Clearly sport, and especially the various football codes, have mastered this
art. In no particular order, here’s how to translate the sports
quotes coming soon to a TV, radio or PC near you:

“We’re not using injuries as an excuse, but it
was certainly hard for some of our youngsters out there on the park today.” – Yep, we’re using injuries as an
excuse.

“We don’t see this as a setback,
but rather as another challenge to be met.” – Losing our best eight players to
injury and suspension basically means we’re stuffed.

“Bluey and I don’t have a problem.
There’s no issue between Bluey and myself.” – Hide the knives if these two are
in the same postcode.

“We’re really excited by the crop
of young kids we’ve got coming through.” – Wow, we’ve found three blokes who
can actually run!

“We’ve had a terrific pre-season.” – We had a terrible last season.

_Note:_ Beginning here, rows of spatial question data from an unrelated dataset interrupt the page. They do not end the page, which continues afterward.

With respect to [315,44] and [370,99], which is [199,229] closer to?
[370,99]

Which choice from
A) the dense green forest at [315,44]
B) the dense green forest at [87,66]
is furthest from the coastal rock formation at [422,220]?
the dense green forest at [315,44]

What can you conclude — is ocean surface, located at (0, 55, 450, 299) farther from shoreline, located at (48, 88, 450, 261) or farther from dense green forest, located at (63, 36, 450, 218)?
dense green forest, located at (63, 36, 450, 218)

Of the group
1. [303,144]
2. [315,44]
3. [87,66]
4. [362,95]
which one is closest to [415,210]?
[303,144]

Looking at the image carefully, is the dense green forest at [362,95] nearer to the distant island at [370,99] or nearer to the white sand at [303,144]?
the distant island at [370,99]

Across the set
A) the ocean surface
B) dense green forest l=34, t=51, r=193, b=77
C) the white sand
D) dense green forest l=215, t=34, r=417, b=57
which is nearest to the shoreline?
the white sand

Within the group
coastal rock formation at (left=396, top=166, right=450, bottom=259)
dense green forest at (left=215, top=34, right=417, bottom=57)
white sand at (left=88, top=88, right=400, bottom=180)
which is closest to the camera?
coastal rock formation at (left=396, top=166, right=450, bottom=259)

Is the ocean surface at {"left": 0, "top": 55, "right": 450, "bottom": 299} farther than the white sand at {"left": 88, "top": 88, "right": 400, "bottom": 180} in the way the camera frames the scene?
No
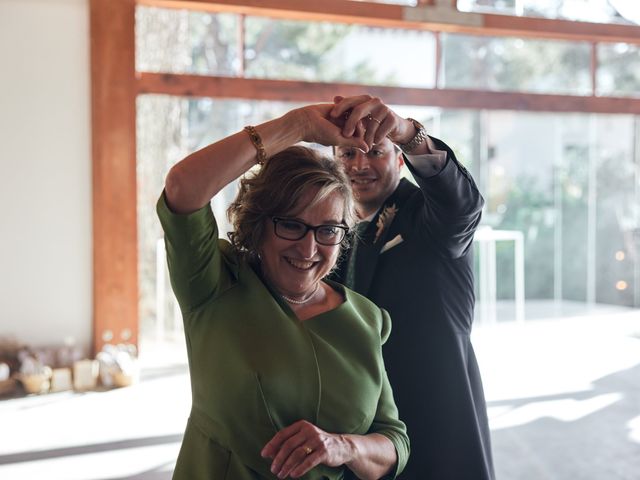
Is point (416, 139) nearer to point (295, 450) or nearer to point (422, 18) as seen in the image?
point (295, 450)

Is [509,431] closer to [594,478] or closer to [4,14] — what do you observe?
[594,478]

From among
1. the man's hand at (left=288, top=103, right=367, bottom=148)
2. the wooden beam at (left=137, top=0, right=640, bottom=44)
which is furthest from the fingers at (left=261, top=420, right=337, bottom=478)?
the wooden beam at (left=137, top=0, right=640, bottom=44)

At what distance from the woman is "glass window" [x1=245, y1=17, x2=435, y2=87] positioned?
14.6 feet

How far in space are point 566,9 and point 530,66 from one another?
1.96 ft

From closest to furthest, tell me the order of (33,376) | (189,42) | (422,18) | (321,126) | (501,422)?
(321,126) → (501,422) → (33,376) → (189,42) → (422,18)

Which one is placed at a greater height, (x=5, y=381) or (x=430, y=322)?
(x=430, y=322)

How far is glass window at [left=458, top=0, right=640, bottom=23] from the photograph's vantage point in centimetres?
581

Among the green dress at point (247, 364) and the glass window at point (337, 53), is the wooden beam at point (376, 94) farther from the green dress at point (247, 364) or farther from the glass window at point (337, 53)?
the green dress at point (247, 364)

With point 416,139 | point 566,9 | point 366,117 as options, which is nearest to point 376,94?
point 566,9

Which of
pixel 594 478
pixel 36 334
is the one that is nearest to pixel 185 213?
pixel 594 478

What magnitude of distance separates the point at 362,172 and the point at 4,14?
405 centimetres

“We’re fitter than we’ve ever
been.” – That’s not saying much. We’ve
never really been fit at all.

“Smithy’s just got a little
niggle, he should be fine this week.” – Condolences to Smithy’s family,
as he passed away two days ago.

“The coach has the full support of
the Board.” – He’s dead meat.

“The players are just lacking a
bit of confidence at the moment.” – We’ve all been forced to face the
unavoidable truth … we’re cr*p.

“Look, I’m a big believer in ‘what
happens on the field stays on the field’.” – “We know our fans will be bleeding
after a loss like that” – More importantly, our sponsors
will be putting away their chequebooks.

“We have a great respect for the
traditions of this game (or club)” – especially those that we can
monetise in some way.

“Certainly we respect [name of
opponent], but we don’t fear them.” – We haven’t got a hope in hell of
beating them but we can’t say so.

“We’d like to apologise to
our fans. We owe them better than that.” – God, membership turnover might
suffer here.

“I’m The Man. I told you I was The
Man and I proved it.” – Sh*t, I actually won!